Can Sonix connect to AI assistants like Claude, ChatGPT, Cursor, or Codex?
Yes. Sonix offers an MCP server that lets compatible AI assistants securely access your Sonix media library and transcripts through OAuth. Today, MCP access is read-only, so assistants can browse recordings, pull transcripts into context, generate exports, and check account status. For creating new transcriptions, translations, captions, summaries, or automated workflows, use the Sonix CLI instead.
How does Sonix support accuracy for research transcripts?
Sonix combines AI-powered transcription with custom dictionaries for domain-specific terminology. Researchers can add participant names, product terms, and industry vocabulary to improve accuracy. The tarayıcı içi düzenleyici provides playback synced to text with word-level timecodes for efficient review and cleanup.
What security measures does Sonix have for sensitive research data?

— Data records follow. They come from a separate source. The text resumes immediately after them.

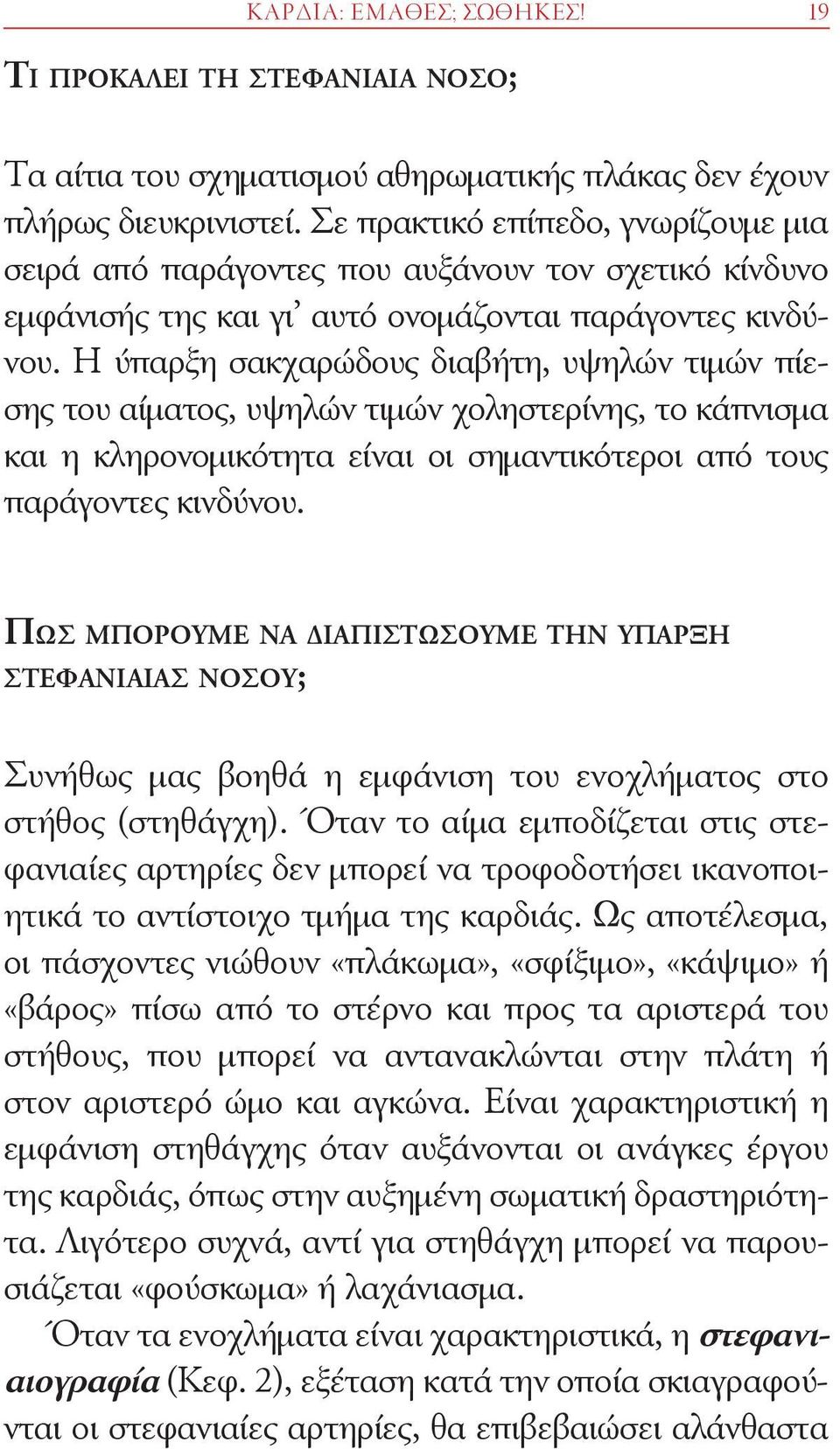 Η ύπαρξη σακχαρώδους διαβήτη, υψηλών τιμών πίεσης του αίματος, υψηλών τιμών χοληστερίνης, το κάπνισμα και η κληρονομικότητα είναι οι σημαντικότεροι από τους παράγοντες κινδύνου.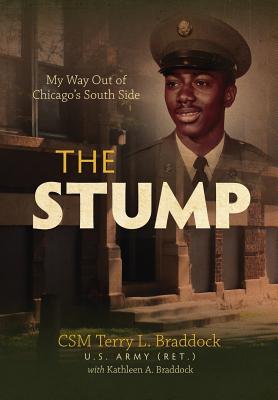 Read Online The Stump: My Way Out of Chicago's South Side - Terry L Braddock | ePub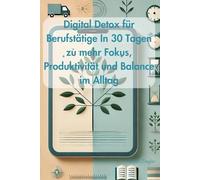 Digital Detox für Berufstätige In 30 Tagen zu mehr Fokus, Produktivität und Balance im Alltag: Wie Sie digitale Ablenkungen überwinden und wieder Kontrolle über Ihre Zeit gewinnen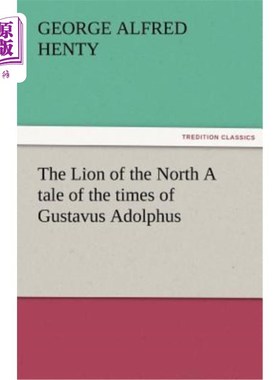 海外直订The Lion of the North A tale of the times of Gustavus Adolphus 北方的狮子古斯塔夫斯·阿道弗斯时代的故事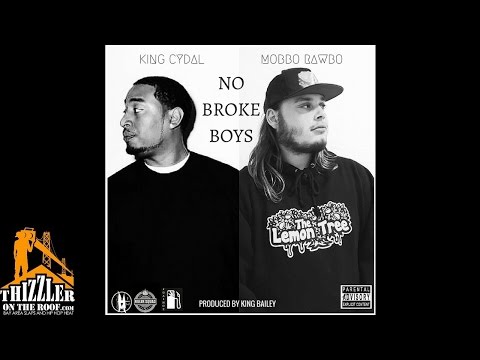 Mobbo Rawbo ft. King Cydal - No Broke Boys (Prod. King Bailey) [Thizzler.com]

Sonix korur SOC 2 Tip II compliance with encryption in transit and at rest, role-based access controls, and SSO/SAML support for enterprise teams. MCP connections use OAuth 2.1 authorization that users can revoke at any time, and access is limited to paid plans with owner or producer roles.
Is MCP suitable for large-scale qualitative research projects?
Yes, particularly when combining multiple MCP servers. Use Sonix MCP to access your transcript library, Memory MCP to maintain synthesis across sessions, and Sonix collaboration features for team review. The approach scales well for projects with dozens or hundreds of interview recordings.
Dünyanın En Doğru Yapay Zeka Transkripsiyonu
Sonix, ses ve videolarınızı dakikalar içinde yazıya döker - otomatik olduğunu unutturacak bir doğrulukla.